EXERCISE OBJECTIVE » Give a verbatim copy of the data, leaving the pictures out.

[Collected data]
◇ ◇ ◇ ◇

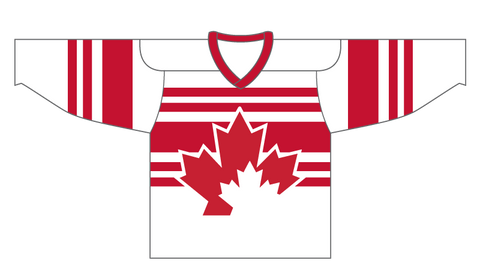 SUBLIMATED HOCKEY JERSEY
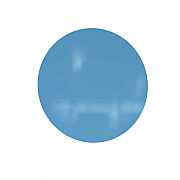 Ghent Coda Low Profile Circular Magnetic Glassboard, 24 x 24, Denim Surface (GHECDAGM24DM)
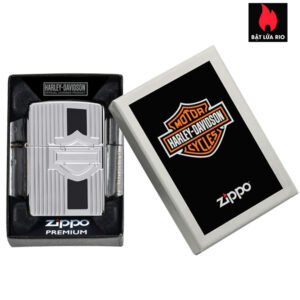 Zippo 46710 - Zippo 2025 Harley Davidson® Limited Edition 3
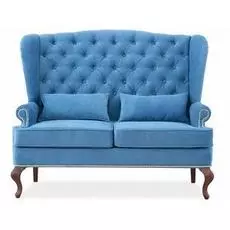 Диван прямой Диван с ушами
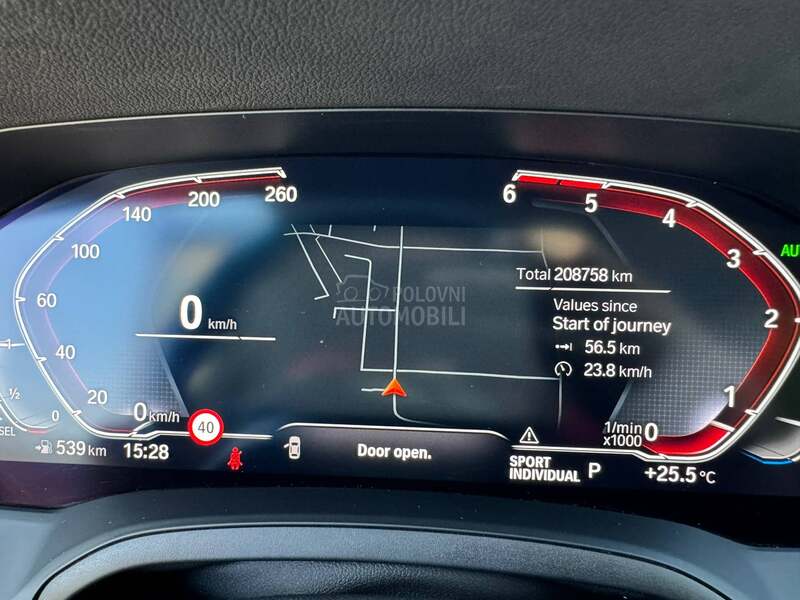 BMW 320 d INDIVIDUAL/MILD
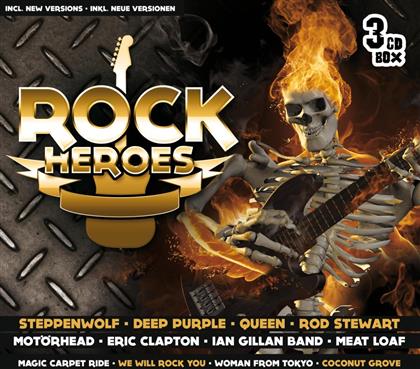 Rock Heroes (3 CD)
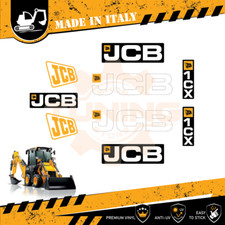 Stickers Decals Work Vehicle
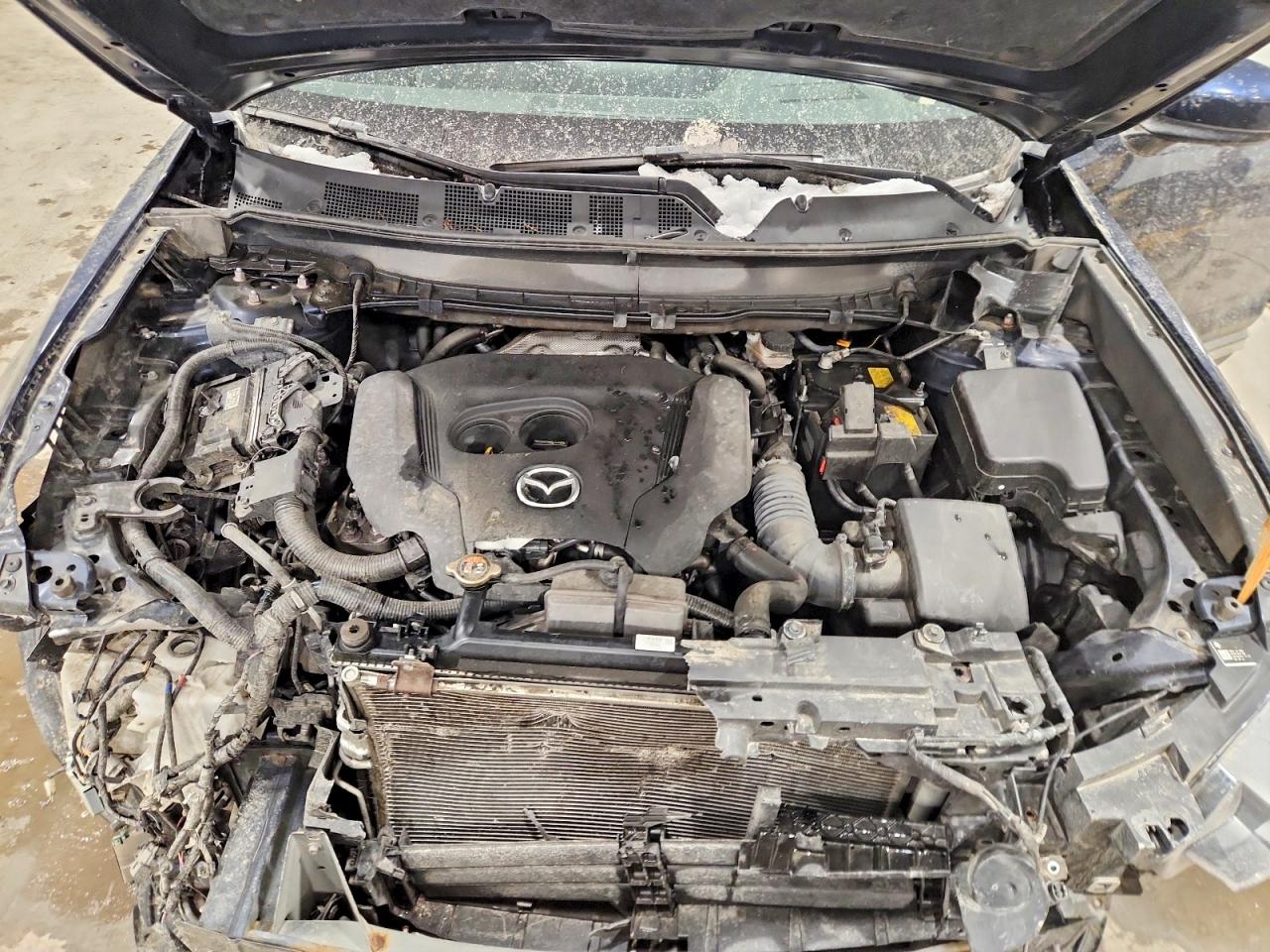 2019 Mazda Cx-9 VIN JM3TCBDYXK0328424 photo 12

◇ ◇ ◇ ◇

ANSWER SECTION »
 SUBLIMATED HOCKEY JERSEY
 Ghent Coda Low Profile Circular Magnetic Glassboard, 24 x 24, Denim Surface (GHECDAGM24DM)
 Zippo 46710 - Zippo 2025 Harley Davidson® Limited Edition 3
 Диван прямой Диван с ушами
 BMW 320 d INDIVIDUAL/MILD
 Rock Heroes (3 CD)
 Stickers Decals Work Vehicle
 2019 Mazda Cx-9 VIN JM3TCBDYXK0328424 photo 12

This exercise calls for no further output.